Öfke duygusu, işsizlik, çocuk bakımı ve gecikmiş kiralara karşı verdiğimiz bu savaştan başarıyla çıktığımızda yaşadığımız bir lükstür. Bu garip; çünkü bütün bu kargaşanın içinde, artık burada bir nezaket de var. Anarşi kulağa nihilizm gibi, sanki insanlar geleceği ya da birbirlerini hiç umursamıyorlarmıi gibi geliyor ama New Yorklular böyle davranmıyor. Yangın merdivenlerimizde kabak yetiştiriyor, hatta komşuları yokluyoruz. Dr. Weide’a göreyse, yaptığımız bu şeyler şaşırtıcı değil. “Bir kasırga, deprem ya da bir trajedi yaşandığında, sağcı siyasi görüşlere sahip insanlar bile toplumlarıyla bir araya gelip birbirlerine destek oluyor ve yardım ediyorlar. İşte bu, anarşizmin özetidir” dedi.
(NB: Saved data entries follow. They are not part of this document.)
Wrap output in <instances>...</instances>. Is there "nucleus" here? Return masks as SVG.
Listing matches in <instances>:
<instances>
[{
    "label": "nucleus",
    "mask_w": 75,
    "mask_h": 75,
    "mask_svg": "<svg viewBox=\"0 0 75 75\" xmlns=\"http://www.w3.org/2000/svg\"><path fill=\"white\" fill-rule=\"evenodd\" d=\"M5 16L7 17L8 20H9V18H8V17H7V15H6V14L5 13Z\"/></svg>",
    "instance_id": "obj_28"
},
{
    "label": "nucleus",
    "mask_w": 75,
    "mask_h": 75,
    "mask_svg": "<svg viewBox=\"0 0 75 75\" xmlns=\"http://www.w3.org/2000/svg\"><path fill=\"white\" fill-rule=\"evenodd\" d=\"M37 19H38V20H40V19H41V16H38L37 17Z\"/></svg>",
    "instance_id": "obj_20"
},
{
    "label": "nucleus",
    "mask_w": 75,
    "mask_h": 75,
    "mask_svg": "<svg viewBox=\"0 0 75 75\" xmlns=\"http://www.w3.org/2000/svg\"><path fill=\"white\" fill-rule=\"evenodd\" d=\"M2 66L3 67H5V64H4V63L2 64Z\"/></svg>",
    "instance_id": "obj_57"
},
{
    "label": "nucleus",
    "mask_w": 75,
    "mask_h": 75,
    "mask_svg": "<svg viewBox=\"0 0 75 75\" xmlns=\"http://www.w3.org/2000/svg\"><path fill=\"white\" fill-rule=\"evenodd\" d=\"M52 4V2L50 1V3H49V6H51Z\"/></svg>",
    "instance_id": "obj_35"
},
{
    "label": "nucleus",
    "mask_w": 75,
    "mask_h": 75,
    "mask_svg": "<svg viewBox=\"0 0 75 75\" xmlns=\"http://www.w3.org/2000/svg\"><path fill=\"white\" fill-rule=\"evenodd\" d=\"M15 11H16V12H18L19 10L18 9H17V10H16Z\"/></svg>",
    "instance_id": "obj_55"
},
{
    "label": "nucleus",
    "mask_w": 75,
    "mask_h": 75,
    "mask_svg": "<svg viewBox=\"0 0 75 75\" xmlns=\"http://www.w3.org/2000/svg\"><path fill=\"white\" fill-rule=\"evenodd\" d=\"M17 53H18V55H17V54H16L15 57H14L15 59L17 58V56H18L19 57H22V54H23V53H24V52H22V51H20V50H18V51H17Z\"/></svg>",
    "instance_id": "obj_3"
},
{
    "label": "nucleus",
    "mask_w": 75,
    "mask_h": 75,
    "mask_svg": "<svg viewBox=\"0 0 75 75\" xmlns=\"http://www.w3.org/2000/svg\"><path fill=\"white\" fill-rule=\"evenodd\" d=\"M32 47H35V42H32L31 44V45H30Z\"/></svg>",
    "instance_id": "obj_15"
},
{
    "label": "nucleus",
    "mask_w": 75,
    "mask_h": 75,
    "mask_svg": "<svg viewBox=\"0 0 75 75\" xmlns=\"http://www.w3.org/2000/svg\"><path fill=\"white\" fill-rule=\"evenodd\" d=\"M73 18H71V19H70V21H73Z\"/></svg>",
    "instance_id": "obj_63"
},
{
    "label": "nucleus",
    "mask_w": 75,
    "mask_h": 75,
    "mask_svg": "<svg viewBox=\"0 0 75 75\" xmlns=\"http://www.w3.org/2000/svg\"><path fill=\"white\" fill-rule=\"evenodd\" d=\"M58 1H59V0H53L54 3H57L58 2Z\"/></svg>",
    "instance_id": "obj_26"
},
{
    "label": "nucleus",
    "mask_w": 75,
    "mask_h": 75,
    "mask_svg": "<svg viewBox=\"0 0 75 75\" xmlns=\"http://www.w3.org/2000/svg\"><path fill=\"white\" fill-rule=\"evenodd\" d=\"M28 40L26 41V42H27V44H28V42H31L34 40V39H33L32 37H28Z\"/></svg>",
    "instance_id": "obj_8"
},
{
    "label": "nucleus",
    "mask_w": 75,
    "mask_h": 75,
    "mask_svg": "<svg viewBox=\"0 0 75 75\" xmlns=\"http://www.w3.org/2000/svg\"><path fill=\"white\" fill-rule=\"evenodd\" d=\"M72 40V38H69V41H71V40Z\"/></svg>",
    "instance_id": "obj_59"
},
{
KAOSUN KAYNAĞI DEVLETİN TA KENDİSİ

Kimin kaosa boyun eğenleri düşündüğümde, New Yorklular olmadığını görüyorum. Nihilist olan bu hükümettir; yaban hayatı koruma planlarını yırtıp atıyor, sığınmacıları geri gönderiyor, şehrin sokaklarında vatandaşlarını dövüyor. Biz devleti yüzüstü bırakmadık; aslında tam tersi oldu. Kargaşaya sebep olan da onlar değil mi zaten?

Dr. Weide güldü. “Birçok insana, Trump’ın aslında gizli bir anarşist olabileceğiyle ilgili şakalar yaptım” dedi. “Amerikan toplumunu parçalıyor. Amerikan hegemonyasını yıkmak için herhangi bir anarşistin hayal edebileceğinden çok daha fazlasını yaptı.”

Bu kesinlikle ironik ve her ne kadar şaka olduğunu bilsem de buna gülesim gelmiyor. Dışarı çıkıyorum ve hafta sonları trafiğe kapalı olan sokakta bir pizzacı açıldığını görüyorum. Küçük balkabakları ve saksı çiçekleriyle dekore edilen ve lokantayı çevreleyen hafif ahşap korkulukları var. Şehir kompost toplamayı bıraktığından beri, birisi ön bahçesine yiyecek artıkları için büyük bir çöp kutusu koydu. Pencerelerdeki tabelalarda “Black Lives Matter” (Siyahların Hayatı Değerlidir) ve “Vote, Vote, Vote” (Oy, Oy, Oy verin!) yazıyordu. İçki dükkanının dışında “Bu da geçecek” yazan yeni bir tabela gördüm ve ‘acaba geçekten de bunu istiyor muyum’ diye merak ettim.

Yazının orjinali NY Times sitesinden alınmıştır. (Çeviren: Tarkan Tufan)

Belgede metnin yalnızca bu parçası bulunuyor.